In this work, we introduce the {\it targeted least cardinality candidate key
problem} (TCAND). This problem is defined over a set of functional dependencies
$F$ and a target variable set $T \subseteq V$, and it aims to find the smallest
set $X \subseteq V$ such that the FD $X \to T$ can be derived from $F$. The
TCAND problem generalizes the well-known NP-hard problem of finding the least
cardinality candidate key~\cite{lucchesi1978candidate}, which has been
previously demonstrated to be at least as difficult as the set cover problem. We present an integer programming (IP) formulation for the TCAND problem,
analogous to a layered set cover problem. We analyze its linear programming
(LP) relaxation from two perspectives: we propose two approximation algorithms
and investigate the integrality gap.

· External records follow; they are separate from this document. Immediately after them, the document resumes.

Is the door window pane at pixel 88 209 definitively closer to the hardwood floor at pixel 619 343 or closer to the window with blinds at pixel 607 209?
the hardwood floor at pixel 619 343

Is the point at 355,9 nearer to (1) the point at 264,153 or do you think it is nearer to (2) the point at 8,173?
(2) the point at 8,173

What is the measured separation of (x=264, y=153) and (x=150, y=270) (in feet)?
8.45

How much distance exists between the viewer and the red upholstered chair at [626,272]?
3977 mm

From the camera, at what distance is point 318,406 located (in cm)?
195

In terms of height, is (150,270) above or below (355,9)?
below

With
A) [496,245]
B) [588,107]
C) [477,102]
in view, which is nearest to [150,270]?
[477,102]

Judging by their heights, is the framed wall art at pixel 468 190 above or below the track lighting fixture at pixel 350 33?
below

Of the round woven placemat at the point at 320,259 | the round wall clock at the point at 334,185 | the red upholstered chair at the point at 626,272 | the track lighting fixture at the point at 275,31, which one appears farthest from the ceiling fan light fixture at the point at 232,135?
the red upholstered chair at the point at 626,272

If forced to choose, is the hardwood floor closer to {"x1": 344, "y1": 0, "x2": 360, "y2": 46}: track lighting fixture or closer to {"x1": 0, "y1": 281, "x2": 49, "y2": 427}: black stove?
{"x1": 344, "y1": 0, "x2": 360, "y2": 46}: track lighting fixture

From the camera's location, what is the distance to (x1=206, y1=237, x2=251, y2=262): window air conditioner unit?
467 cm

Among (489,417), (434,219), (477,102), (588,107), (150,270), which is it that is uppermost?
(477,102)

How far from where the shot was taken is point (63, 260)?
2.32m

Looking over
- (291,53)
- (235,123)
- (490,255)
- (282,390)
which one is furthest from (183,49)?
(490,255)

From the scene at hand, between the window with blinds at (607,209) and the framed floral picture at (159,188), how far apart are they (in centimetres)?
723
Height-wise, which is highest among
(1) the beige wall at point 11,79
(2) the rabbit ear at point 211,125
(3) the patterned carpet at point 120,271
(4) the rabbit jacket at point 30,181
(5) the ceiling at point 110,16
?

Our findings indicate that the
approximation upper bounds for our algorithms are not significantly improvable
through LP rounding, a notable distinction from the standard set cover problem.
Additionally, we discover that a generalization of the TCAND problem is
equivalent to a variant of the set cover problem, named red-blue set
cover~\cite{carr1999red}, which cannot be approximated within a sub-polynomial
factor in polynomial time under plausible
conjectures~\cite{chlamtavc2023approximating}. Despite the extensive history
surrounding the issue of identifying the least cardinality candidate key, our
research contributes new theoretical insights, novel algorithms, and
demonstrates that the general TCAND problem poses complexities beyond those
encountered in the set cover problem.